At the end of the year Shane, with friends, started to live in community as a way of exploring ‘living as an ordinary radical’. This came to be called the Simple Way. It included not only sharing amongst themselves but also interacting intentionally with those who have often been rejected by society such as those living on the streets or under the influence of life-controlling substances. They also visited and befriended people in prison, some on death row. This brought them into the sphere of advocacy where they often successfully spoke up those who could not speak up for themselves.
Jesus was homeless
Throughout the book Shane roots his reasoning and actions in scripture. He constantly refers to Jesus’ own lifestyle and points out that he, too, was often homeless, relying on the love and good will of others.
9/11 had a big impact on him, particularly meeting some who lost friends and family. This in part led him to determine to go to Iraq. There he encountered a different expression of Christianity, one that showed forgiveness rather than the belligerence of many Christians in the United States who supported the ‘war against terrorism’. He was challenged by local believers who believed ‘if you pick up the sword you die by the sword’ – and then said they would pray for the church in the US to be the church.

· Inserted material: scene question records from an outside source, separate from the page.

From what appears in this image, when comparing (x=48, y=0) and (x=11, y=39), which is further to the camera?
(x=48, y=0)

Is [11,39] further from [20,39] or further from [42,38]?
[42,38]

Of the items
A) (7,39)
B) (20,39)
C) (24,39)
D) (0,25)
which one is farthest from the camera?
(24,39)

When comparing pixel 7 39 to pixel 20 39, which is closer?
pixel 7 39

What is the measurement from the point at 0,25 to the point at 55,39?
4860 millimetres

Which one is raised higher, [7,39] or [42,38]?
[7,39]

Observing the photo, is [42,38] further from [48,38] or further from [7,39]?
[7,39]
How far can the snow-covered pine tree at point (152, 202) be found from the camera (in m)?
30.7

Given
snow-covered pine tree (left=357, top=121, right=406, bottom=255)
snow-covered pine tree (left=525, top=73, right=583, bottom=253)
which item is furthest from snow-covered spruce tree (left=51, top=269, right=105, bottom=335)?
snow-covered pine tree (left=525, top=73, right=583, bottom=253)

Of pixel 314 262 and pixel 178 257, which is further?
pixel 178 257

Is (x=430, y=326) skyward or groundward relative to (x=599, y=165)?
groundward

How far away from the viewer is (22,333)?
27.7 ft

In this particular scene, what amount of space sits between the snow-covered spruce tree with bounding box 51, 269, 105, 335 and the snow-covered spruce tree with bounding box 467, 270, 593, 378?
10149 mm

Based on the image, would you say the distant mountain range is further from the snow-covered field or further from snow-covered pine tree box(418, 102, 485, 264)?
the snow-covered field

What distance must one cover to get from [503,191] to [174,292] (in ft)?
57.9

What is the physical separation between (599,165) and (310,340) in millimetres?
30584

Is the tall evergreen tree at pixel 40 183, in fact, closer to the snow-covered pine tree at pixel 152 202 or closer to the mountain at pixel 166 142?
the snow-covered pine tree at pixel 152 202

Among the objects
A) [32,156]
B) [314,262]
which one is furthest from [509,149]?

In his final chapter ‘Crazy but not alone’ Shane reflects on whether the experiment he and his friends have undertaken to live in a radical way is crazy or whether the craziness is in fact among those (us?) who live around them. You will have to read this book to find his conclusion. But in response to a skeptic asking ‘What makes you actually think you can change the world?’ one of his friends replied ‘Sir, if you will take a closer look at history you will see … that’s the only way it has ever been done’.
I commend this book to you. The author has an engaging way of writing often including amusing quips and ‘throw-aways’ (sometimes with a few barbs) that show he is very human and loves life in the midst of often difficult and dangerous circumstances. You will enjoy it and have reason to reflect on your own lifestyle.
Since many will shortly be going on holiday/vacation I am taking a few weeks off from these posts. Have a relaxing and refreshing time and see you in the autumn/fall!